▶ [Requirement 1] Write out the part of the Sikkim travel piece between "Across the greensward" and "in jewel-bright alcoves.", inclusive.
▶ [Requirement 2] Pick up the Sikkim travel piece after its last sentence and keep writing it.

▶ [Page excerpt]
____________________
Gangtok is, really, a walking town. The roads curve and rise and wind and dip through the mountains on which the capital has been built. There are a number of taxis which race around breathlessly but vacationers, who seek a more leisurely pace, often stroll up to Enchey Monastery along a long avenue of conifers and prayer-banners. Enchey has bright trapezium windows with a colourful facade and, if you can persuade a monk to open the doors to the verandah, you will be able to see its murals. A young monk agreed to play his flute in front of one of the windows and though he was no Zamfir, his soft refrain wove gently, soothingly, through the soughing of the conifers.


The walk to Enchey helps one to take in lungfuls of clean Himalayan air but, if you really want to test your lung capacity, take the trip to 4,320 meter high Nathu La Pass on the Indo-Chinese border. Those with dicky hearts should not attempt this drive; otherwise, if you begin to feel a little breathless, it's probably all in your mind. As you can see, we were in fine fettle in spite of the cold, the mist, the rain and the reputed scarcity of oxygen. The Army does not allow visitors to carry their cameras up to the Pass because it's a high security area, but you can get a picture against a rock which proclaims its WELCOME TO NATULA, a little below the top.


There's also the steel-grey changu Lake, 3,753 meters high. There are snack bars and tea-stalls near the lake and you can take a slowly-jouncing yak ride to a cave some distance around the shores of the lake. a yak handler said that a dip in these frigid waters would give us robust good health but we replied that we'd have to be in very, very, good health to risk such a dip in the first place so why should we plunge in? It is a fact, however, that once you make the trip to Nathu La, and stop over at this icy Changu, you feel that you've never been fitter. And you're probably right!


Now, you really must put yourself to a slightly harder test: the 1/2 km. hike up a steep little path to the monastery complex of Tashiding, Even we, who live at a height of 2,000 meters in the Himalayas, found ourselves puffing and panting with our camera bags slung over our shoulders. The path, which is often little more than a goat-treck, leads past a small homestead with cardamom fields, cows and a few chickens; offers interesting views of distant hills seen through breaks in the dense, damp, forest; and emerges on the fairly flat top of the mountain.


Your legs will probably ache, and your lungs pump like bellows, but, once you arrives, the complex is so enchanting that all the effort will seem worthwhile. And there is that additional adrenalin-high of knowing that you have done it and can pause and look around.


Across the greensward and down avenues of fluttering prayer banners, are a number of monasteries, an exquisite little chapel, and a most impressive group of stupas in a stone-walled enclosure. There are old, crumbling, stupas and stupas with divine and semi-divine beings painted around their base; some stupas have gold turrets and some have images of Buddhas in jewel-bright alcoves.


The most impressive stupa is covered in gold or, possibly, gold-leaf: real gold beaten tissue thin. This, according to a local, shaven-headed, monk is the stupa of the last Chogyal of Sikkim.
____________________
Dataset items
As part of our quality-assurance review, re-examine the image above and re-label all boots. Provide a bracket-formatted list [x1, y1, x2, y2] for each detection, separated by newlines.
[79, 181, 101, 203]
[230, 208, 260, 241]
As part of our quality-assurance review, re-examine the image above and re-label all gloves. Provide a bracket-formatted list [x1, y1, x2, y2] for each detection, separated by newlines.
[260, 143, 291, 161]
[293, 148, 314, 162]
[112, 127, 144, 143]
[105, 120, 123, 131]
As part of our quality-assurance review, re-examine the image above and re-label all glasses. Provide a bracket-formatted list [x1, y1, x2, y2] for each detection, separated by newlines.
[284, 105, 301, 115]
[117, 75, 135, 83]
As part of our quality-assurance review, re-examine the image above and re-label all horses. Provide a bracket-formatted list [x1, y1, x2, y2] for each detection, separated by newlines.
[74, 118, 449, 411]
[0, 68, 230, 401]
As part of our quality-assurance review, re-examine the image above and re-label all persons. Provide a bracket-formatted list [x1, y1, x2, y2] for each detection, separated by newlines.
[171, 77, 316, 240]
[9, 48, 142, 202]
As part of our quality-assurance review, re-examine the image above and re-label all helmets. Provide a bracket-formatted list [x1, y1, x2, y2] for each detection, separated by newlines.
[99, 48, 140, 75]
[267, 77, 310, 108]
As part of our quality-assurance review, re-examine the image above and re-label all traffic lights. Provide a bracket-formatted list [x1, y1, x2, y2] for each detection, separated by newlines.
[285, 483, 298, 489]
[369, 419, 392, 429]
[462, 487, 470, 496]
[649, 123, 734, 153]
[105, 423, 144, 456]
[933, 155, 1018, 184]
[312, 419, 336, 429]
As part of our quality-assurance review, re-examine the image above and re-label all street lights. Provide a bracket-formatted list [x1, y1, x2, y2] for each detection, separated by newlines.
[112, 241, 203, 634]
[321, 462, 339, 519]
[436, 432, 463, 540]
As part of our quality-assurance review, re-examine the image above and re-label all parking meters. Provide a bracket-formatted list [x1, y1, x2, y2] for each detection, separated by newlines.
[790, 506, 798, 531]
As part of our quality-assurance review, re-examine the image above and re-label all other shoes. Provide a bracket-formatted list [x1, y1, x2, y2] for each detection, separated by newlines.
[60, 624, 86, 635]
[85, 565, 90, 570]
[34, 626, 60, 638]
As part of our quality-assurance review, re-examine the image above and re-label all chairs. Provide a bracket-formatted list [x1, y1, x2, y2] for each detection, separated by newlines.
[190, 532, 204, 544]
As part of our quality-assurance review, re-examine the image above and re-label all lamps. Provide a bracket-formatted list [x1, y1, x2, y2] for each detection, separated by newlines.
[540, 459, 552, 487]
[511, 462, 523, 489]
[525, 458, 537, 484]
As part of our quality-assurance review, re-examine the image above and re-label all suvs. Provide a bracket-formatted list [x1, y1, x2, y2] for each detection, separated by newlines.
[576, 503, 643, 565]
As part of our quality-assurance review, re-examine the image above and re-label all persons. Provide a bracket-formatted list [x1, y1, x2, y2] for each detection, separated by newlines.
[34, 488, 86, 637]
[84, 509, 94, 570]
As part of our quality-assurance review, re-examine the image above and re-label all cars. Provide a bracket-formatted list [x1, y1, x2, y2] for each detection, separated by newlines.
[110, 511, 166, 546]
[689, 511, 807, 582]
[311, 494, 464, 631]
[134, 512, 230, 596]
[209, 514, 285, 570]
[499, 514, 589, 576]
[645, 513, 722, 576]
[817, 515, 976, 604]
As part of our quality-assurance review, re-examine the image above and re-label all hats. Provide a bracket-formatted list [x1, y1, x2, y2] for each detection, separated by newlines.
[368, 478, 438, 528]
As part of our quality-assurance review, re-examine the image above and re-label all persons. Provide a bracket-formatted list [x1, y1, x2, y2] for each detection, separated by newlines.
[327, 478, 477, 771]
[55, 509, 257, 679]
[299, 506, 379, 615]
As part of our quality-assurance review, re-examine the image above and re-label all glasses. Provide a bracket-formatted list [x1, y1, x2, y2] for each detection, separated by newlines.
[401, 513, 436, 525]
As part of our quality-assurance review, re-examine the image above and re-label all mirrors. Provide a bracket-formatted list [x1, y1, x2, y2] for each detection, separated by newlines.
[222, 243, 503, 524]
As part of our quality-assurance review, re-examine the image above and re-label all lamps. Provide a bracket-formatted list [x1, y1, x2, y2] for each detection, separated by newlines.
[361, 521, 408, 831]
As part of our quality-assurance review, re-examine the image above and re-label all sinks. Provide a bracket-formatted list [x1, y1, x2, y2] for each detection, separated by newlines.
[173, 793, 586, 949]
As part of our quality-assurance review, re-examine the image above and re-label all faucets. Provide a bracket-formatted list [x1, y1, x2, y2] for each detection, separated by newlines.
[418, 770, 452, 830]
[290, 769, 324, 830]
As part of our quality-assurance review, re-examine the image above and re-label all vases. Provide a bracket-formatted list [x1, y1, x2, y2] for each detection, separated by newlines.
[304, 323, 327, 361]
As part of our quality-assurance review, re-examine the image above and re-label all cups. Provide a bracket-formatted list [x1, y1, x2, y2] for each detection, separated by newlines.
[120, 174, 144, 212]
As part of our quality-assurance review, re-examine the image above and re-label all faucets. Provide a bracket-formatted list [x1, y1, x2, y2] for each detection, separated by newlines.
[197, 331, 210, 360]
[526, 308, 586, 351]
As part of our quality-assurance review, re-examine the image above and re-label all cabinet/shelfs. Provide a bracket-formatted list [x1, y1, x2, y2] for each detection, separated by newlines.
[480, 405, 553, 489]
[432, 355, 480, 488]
____________________
▶ [Written answer 1]
Across the greensward and down avenues of fluttering prayer banners, are a number of monasteries, an exquisite little chapel, and a most impressive group of stupas in a stone-walled enclosure. There are old, crumbling, stupas and stupas with divine and semi-divine beings painted around their base; some stupas have gold turrets and some have images of Buddhas in jewel-bright alcoves.

▶ [Written answer 2]
We spent a long time here, our bodies and minds charged with elation because we were here, and because it was so beautiful, and because the stillness was somehow, enhanced by the soft, sonorous, chanting of monks at prayer. This was, in all ways, another benign, spiritually calming, world.


After Tashiding there was only one stop left in our journey to holistic healing: the stop that would knit it all together.


We left Tashiding and drove up to the high valley of Yuksom. The road was rough in patches but the changing views of the mountains made us forget the often-bumpy drive. At the end of the journey, Yuksom opened around us: a green valley with a tiny, sacred, lake; terraced fields below little villages framed in bright prayer banners; rising mountains threaded with silver stream; strolling, rambling, hiking, trekking trails meandering into the wooded heights; and the historic grove of the sacred throne. And, it all, permeating the valley like the fragrance of incense, was an atmosphere of peace and serenity so palpable that we breathed it in till it enriched every part of our being. We were buoyed up in an ecstasy of contentment. It was an unforgettable feeling of well-bring as if every cell in our bodies had been charged with strength and was glowing with vitality.


We did what was expected of us. We visited the grove around the stone throne where the first Chogyal had been crowned by three revered Lamas. We took photographs and spoke to people. But, for much of the time, we just sat on our balcony and let the tranquillity of Yuksom work its quit, sustaining, magic on us. clouds covered the sky and rested gently on the crests of the encircling ranges. We were being re-created in this soft, green, quiescent, womb and we could have stayed here on and on, cosseted in this protected place against the buffeting of the outside world.


But that would have been dropping out.


The next morning, a little before dawn, the clouds parted for a brie moment and the white peak of Mount Kabur appeared between the rounded masses of dark, enfolding, mountains.


We left Yuksom and drove back, revitalised by the healing alchemy of Sikkim.